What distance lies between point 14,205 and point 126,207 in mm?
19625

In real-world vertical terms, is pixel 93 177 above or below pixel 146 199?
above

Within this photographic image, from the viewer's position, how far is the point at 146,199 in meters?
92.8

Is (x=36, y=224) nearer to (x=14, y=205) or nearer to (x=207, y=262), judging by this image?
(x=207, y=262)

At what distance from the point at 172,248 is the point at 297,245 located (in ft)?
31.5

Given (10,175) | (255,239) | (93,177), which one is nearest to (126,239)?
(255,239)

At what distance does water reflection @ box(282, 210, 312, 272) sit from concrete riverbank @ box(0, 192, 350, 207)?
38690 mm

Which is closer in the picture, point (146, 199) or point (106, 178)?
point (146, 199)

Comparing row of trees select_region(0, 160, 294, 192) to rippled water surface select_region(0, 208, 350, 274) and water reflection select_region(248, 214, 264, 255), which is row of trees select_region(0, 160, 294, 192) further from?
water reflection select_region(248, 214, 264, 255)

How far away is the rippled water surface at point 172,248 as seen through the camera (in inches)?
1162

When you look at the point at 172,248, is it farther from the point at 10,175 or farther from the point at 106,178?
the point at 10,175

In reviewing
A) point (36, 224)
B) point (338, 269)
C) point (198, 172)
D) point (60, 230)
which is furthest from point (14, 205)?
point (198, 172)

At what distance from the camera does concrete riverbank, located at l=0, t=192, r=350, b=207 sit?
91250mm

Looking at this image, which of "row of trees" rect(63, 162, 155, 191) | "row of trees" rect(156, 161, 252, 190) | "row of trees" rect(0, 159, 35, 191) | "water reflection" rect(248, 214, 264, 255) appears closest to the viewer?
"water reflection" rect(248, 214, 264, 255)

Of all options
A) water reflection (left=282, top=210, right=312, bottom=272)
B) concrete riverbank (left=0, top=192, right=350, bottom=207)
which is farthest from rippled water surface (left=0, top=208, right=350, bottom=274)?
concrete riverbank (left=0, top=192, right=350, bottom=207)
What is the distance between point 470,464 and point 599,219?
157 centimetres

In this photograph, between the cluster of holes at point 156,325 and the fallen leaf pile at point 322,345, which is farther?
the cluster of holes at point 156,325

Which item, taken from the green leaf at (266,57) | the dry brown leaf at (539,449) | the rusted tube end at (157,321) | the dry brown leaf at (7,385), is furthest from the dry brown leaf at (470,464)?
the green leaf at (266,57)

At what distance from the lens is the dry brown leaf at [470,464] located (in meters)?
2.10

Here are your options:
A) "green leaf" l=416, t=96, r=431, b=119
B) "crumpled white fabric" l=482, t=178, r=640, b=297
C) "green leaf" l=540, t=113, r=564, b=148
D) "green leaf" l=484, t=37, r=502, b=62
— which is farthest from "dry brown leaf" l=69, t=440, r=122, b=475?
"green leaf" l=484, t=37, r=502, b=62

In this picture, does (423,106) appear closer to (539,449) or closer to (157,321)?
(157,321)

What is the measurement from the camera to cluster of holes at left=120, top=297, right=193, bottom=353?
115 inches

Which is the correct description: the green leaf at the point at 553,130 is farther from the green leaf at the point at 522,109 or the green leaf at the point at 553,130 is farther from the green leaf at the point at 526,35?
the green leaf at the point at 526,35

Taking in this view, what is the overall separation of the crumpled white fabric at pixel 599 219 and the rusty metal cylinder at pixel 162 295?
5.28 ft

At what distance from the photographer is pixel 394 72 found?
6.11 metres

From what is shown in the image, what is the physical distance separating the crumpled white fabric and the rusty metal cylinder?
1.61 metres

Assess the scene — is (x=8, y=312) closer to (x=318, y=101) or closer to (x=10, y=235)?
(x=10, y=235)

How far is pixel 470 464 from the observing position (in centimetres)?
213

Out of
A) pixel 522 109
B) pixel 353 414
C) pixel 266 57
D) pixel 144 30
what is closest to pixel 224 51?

---

What is needed: Output each record precisely as given.

Answer for this exercise:
What distance lies between point 14,205 and point 126,207 in mm?
19625

In real-world vertical terms, is pixel 93 177 above or below pixel 146 199?
above

Within this photographic image, from the viewer's position, how far is the point at 146,199 in meters?
92.8

Is (x=36, y=224) nearer to (x=14, y=205) or nearer to (x=207, y=262), judging by this image?
(x=207, y=262)

At what distance from the point at 172,248 is the point at 297,245 located (in ft)?
31.5

Given (10,175) | (255,239) | (93,177), which one is nearest to (126,239)?
(255,239)

At what distance does water reflection @ box(282, 210, 312, 272) sit from concrete riverbank @ box(0, 192, 350, 207)?
38690 mm

Which is closer in the picture, point (146, 199) or point (106, 178)?
point (146, 199)

Comparing row of trees select_region(0, 160, 294, 192) to rippled water surface select_region(0, 208, 350, 274) and water reflection select_region(248, 214, 264, 255), which is row of trees select_region(0, 160, 294, 192) further from?
water reflection select_region(248, 214, 264, 255)

How far away is the rippled water surface at point 172,248 as seen through the camera (in inches)?
1162

When you look at the point at 172,248, is it farther from the point at 10,175 or farther from the point at 106,178?
the point at 10,175

In reviewing
A) point (36, 224)
B) point (338, 269)
C) point (198, 172)
D) point (60, 230)
which is furthest from point (14, 205)?
point (198, 172)

At what distance from the camera does concrete riverbank, located at l=0, t=192, r=350, b=207 sit?
91250mm

Looking at this image, which of "row of trees" rect(63, 162, 155, 191) | "row of trees" rect(156, 161, 252, 190) | "row of trees" rect(0, 159, 35, 191) | "water reflection" rect(248, 214, 264, 255) appears closest to the viewer?
"water reflection" rect(248, 214, 264, 255)

Of all options
A) water reflection (left=282, top=210, right=312, bottom=272)
B) concrete riverbank (left=0, top=192, right=350, bottom=207)
which is farthest from rippled water surface (left=0, top=208, right=350, bottom=274)?
concrete riverbank (left=0, top=192, right=350, bottom=207)
What is the distance between point 470,464 and point 599,219?
157 centimetres

In this photograph, between the cluster of holes at point 156,325 and the fallen leaf pile at point 322,345, which is farther?
the cluster of holes at point 156,325

Which item, taken from the green leaf at (266,57) | the dry brown leaf at (539,449) | the rusted tube end at (157,321) | the dry brown leaf at (7,385), is furthest from the dry brown leaf at (470,464)?
the green leaf at (266,57)

At what distance from the lens is the dry brown leaf at [470,464] located (in meters)?
2.10

Here are your options:
A) "green leaf" l=416, t=96, r=431, b=119
B) "crumpled white fabric" l=482, t=178, r=640, b=297
C) "green leaf" l=540, t=113, r=564, b=148
D) "green leaf" l=484, t=37, r=502, b=62
— which is farthest from "dry brown leaf" l=69, t=440, r=122, b=475?
"green leaf" l=484, t=37, r=502, b=62

In this picture, does (423,106) appear closer to (539,449) or closer to (157,321)?
(157,321)

What is the measurement from the camera to cluster of holes at left=120, top=297, right=193, bottom=353?
115 inches

Which is the correct description: the green leaf at the point at 553,130 is farther from the green leaf at the point at 522,109 or the green leaf at the point at 553,130 is farther from the green leaf at the point at 526,35?
the green leaf at the point at 526,35

Taking in this view, what is the overall separation of the crumpled white fabric at pixel 599 219 and the rusty metal cylinder at pixel 162 295?
5.28 ft

At what distance from the photographer is pixel 394 72 found?
6.11 metres

From what is shown in the image, what is the physical distance separating the crumpled white fabric and the rusty metal cylinder?
1.61 metres

Assess the scene — is (x=8, y=312) closer to (x=318, y=101) or closer to (x=10, y=235)?
(x=10, y=235)

How far is pixel 470 464 from the observing position (in centimetres)?
213

Out of
A) pixel 522 109
B) pixel 353 414
C) pixel 266 57
D) pixel 144 30
what is closest to pixel 224 51?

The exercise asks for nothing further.